Being the gopher hole type snakes they are they are very efficenent killers, whats too cool is to give them more than one feed item and watch what goes on..They'll kill by pressing them against the wall..Nice Snake,and the pits throw folks because of their tough bluff but if your not scared they settle down and become meow cats.. :Snake:

----------


## Boanerges

She is cool looking!!! Nice pick up  :Good Job:

----------


## strike21

Hey i recently bought an albino bull snake and i was told it was an 09 baby but i had to wait for it to be sent to the shop so i expected it to be quite big about the size of yours but she is less than 2 feet long which i think is small for a bull of a year old. how long is yours?

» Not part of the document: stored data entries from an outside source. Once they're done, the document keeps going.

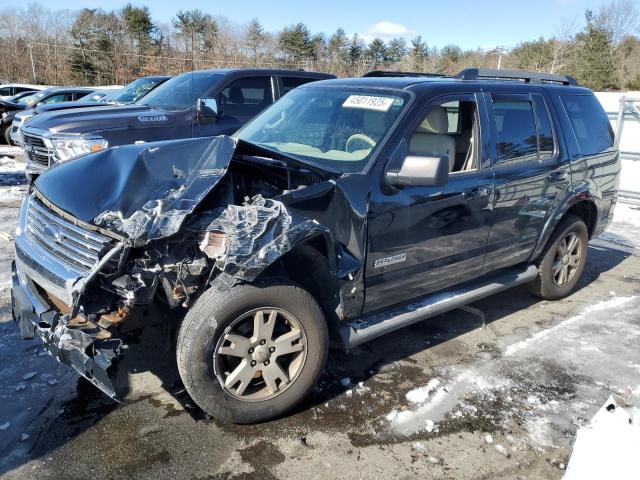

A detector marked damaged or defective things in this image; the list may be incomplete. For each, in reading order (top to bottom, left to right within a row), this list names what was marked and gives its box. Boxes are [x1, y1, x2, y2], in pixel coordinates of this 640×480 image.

broken headlight [47, 136, 108, 162]
crumpled hood [25, 104, 158, 134]
crumpled hood [34, 137, 238, 246]
damaged ford explorer [10, 68, 620, 424]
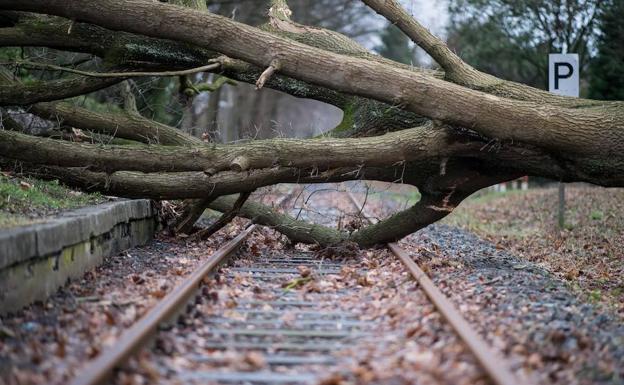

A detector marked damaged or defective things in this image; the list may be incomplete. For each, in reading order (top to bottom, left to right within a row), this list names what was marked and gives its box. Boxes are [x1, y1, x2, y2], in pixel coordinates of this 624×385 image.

rusty rail [72, 224, 258, 384]
rusty rail [348, 191, 524, 385]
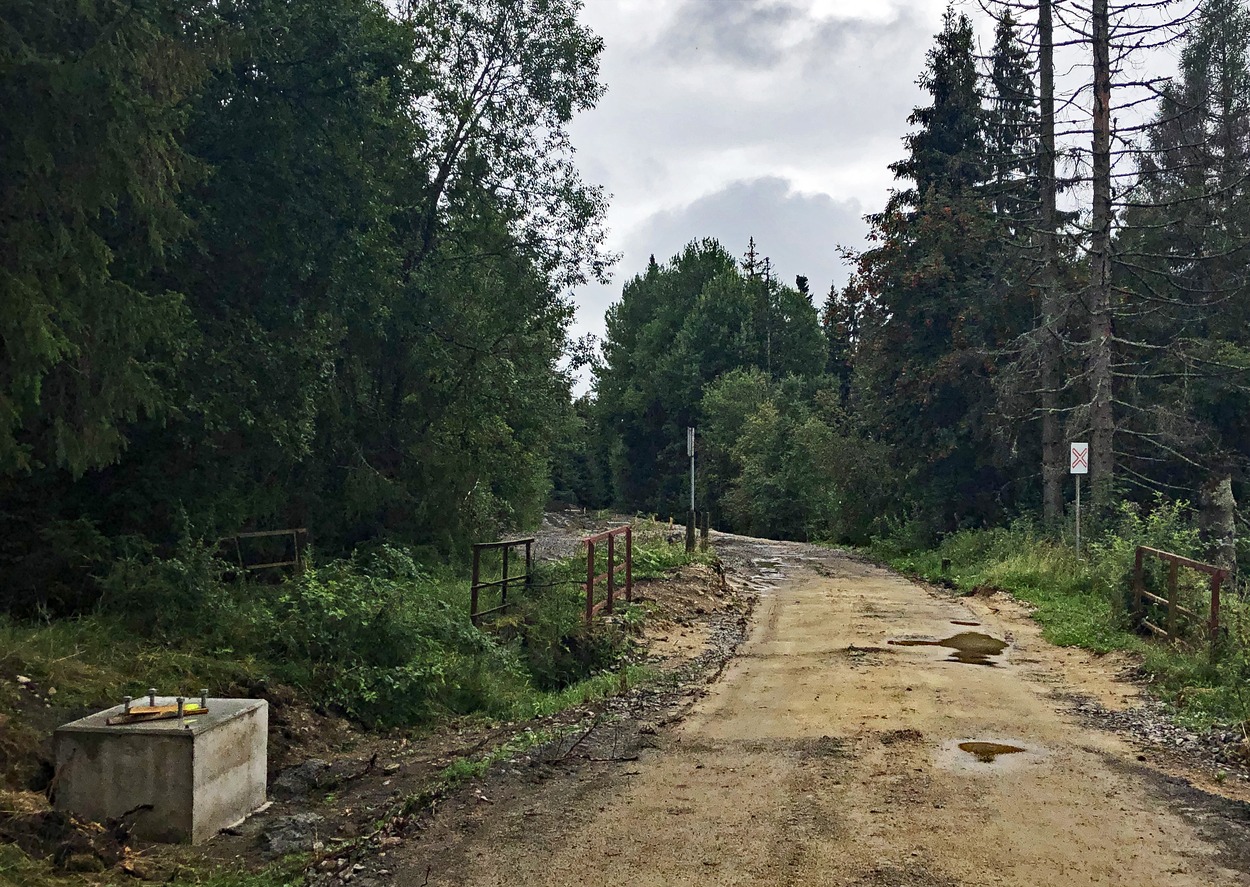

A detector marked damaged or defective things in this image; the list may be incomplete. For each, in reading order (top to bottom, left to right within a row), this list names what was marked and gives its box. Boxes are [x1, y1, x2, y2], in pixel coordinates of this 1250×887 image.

rusty fence [466, 536, 528, 628]
rusty fence [580, 528, 628, 624]
rusty fence [1128, 540, 1224, 660]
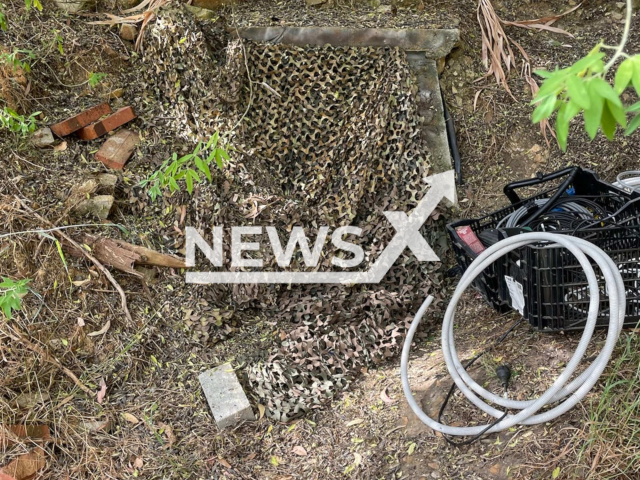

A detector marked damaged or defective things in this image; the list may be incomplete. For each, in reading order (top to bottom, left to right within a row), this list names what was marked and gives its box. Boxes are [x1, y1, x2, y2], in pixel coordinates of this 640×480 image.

broken brick [50, 102, 112, 137]
broken brick [77, 107, 138, 141]
broken brick [94, 129, 139, 171]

Mine is really soft to she has rattled twice but only because she was under the paper and i must have spooked her when i lifted it up. Another concern i have is that i always here that they eat like crazy as you said but mine is never interested. I feed pre killed she flickers her tong around it first of all bt then just slithers away, so i leave it in her hide with her and she eats it but yesterday she didnt eat it!! Is urs still eating well??

----------


## ColdBloodedCarnival

Love the head!

----------


## Plissken

I love the expressive...evil stewie, look of the bull snakes.  I picked mine up when he was very small and slender, the people at the pet store said he was very nippy and were surprised that he didn't bite when i came to pick him up.
He has never once (so far) bit me and it's been about a year...amazing personalities.
Enjoy : )

----------